== TASK REQUIREMENTS ==
For the data below, please report each line where the word "roots" is found.

—————

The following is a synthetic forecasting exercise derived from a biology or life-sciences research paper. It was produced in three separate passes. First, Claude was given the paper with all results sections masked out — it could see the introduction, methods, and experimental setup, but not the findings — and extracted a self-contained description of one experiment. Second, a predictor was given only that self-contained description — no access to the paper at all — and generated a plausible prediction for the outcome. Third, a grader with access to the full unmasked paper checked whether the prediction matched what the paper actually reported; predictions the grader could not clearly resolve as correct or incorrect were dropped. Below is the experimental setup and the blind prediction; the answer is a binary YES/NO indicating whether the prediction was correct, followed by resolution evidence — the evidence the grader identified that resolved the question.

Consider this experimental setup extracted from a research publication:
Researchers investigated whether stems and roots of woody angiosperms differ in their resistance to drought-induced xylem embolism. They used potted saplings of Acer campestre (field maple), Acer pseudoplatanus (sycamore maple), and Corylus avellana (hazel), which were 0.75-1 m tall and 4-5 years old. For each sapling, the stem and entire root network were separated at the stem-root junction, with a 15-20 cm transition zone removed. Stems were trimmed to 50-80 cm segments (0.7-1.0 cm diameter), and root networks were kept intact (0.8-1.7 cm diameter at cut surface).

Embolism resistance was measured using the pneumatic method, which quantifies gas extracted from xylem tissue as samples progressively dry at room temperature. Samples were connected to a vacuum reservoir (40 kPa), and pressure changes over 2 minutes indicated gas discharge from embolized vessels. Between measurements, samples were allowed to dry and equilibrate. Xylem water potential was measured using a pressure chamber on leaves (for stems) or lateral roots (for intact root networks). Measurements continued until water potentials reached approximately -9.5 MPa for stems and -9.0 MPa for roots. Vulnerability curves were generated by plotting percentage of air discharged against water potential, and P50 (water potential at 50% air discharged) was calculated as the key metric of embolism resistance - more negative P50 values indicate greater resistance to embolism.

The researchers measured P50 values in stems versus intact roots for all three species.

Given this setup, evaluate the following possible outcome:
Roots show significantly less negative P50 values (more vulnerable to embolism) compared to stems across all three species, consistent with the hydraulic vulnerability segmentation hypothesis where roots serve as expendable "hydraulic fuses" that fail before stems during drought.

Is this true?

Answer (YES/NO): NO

—————

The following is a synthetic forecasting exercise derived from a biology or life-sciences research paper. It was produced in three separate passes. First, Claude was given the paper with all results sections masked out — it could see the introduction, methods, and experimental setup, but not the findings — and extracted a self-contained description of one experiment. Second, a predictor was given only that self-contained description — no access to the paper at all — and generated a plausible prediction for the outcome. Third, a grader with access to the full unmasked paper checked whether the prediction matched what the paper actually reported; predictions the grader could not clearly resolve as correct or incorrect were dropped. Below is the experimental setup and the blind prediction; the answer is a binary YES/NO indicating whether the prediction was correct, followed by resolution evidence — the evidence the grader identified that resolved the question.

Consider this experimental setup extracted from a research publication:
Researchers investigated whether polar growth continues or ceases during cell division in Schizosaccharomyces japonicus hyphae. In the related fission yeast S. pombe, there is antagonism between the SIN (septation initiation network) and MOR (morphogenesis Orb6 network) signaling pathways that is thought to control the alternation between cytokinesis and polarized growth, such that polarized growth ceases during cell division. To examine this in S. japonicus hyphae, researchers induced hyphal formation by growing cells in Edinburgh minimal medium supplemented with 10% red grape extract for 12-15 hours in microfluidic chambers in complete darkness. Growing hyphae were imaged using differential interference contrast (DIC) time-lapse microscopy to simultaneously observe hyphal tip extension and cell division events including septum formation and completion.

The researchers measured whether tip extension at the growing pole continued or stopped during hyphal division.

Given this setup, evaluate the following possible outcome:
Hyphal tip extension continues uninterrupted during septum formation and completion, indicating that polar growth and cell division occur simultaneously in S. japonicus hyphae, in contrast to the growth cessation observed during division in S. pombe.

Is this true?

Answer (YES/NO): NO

—————

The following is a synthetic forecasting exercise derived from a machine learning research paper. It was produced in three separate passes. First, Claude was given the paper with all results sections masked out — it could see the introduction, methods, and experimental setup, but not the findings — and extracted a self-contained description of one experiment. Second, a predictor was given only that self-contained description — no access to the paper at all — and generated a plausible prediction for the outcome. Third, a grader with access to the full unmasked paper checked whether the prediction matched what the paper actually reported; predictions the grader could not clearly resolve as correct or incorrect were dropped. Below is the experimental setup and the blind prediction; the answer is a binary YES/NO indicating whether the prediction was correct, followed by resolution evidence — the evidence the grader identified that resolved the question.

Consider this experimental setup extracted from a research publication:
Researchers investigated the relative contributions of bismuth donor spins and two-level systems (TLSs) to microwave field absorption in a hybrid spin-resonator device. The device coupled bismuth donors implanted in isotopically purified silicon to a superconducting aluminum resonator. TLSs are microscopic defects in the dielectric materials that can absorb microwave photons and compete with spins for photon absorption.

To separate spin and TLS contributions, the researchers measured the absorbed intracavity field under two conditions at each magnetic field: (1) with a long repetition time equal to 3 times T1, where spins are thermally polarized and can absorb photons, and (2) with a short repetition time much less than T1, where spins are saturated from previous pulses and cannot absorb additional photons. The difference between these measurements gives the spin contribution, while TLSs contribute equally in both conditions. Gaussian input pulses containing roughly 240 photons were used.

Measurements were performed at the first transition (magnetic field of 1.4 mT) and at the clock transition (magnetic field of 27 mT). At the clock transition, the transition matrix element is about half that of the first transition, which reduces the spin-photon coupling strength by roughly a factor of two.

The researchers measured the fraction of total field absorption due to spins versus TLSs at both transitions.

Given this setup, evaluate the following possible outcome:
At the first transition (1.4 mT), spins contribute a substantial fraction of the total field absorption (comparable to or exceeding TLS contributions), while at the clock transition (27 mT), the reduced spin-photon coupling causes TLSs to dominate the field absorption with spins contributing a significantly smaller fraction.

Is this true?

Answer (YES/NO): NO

—————

== FINISHED TASK ==
Researchers investigated whether stems and roots of woody angiosperms differ in their resistance to drought-induced xylem embolism. They used potted saplings of Acer campestre (field maple), Acer pseudoplatanus (sycamore maple), and Corylus avellana (hazel), which were 0.75-1 m tall and 4-5 years old. For each sapling, the stem and entire root network were separated at the stem-root junction, with a 15-20 cm transition zone removed. Stems were trimmed to 50-80 cm segments (0.7-1.0 cm diameter), and root networks were kept intact (0.8-1.7 cm diameter at cut surface).
Embolism resistance was measured using the pneumatic method, which quantifies gas extracted from xylem tissue as samples progressively dry at room temperature. Samples were connected to a vacuum reservoir (40 kPa), and pressure changes over 2 minutes indicated gas discharge from embolized vessels. Between measurements, samples were allowed to dry and equilibrate. Xylem water potential was measured using a pressure chamber on leaves (for stems) or lateral roots (for intact root networks). Measurements continued until water potentials reached approximately -9.5 MPa for stems and -9.0 MPa for roots. Vulnerability curves were generated by plotting percentage of air discharged against water potential, and P50 (water potential at 50% air discharged) was calculated as the key metric of embolism resistance - more negative P50 values indicate greater resistance to embolism.
The researchers measured P50 values in stems versus intact roots for all three species.
Roots show significantly less negative P50 values (more vulnerable to embolism) compared to stems across all three species, consistent with the hydraulic vulnerability segmentation hypothesis where roots serve as expendable "hydraulic fuses" that fail before stems during drought.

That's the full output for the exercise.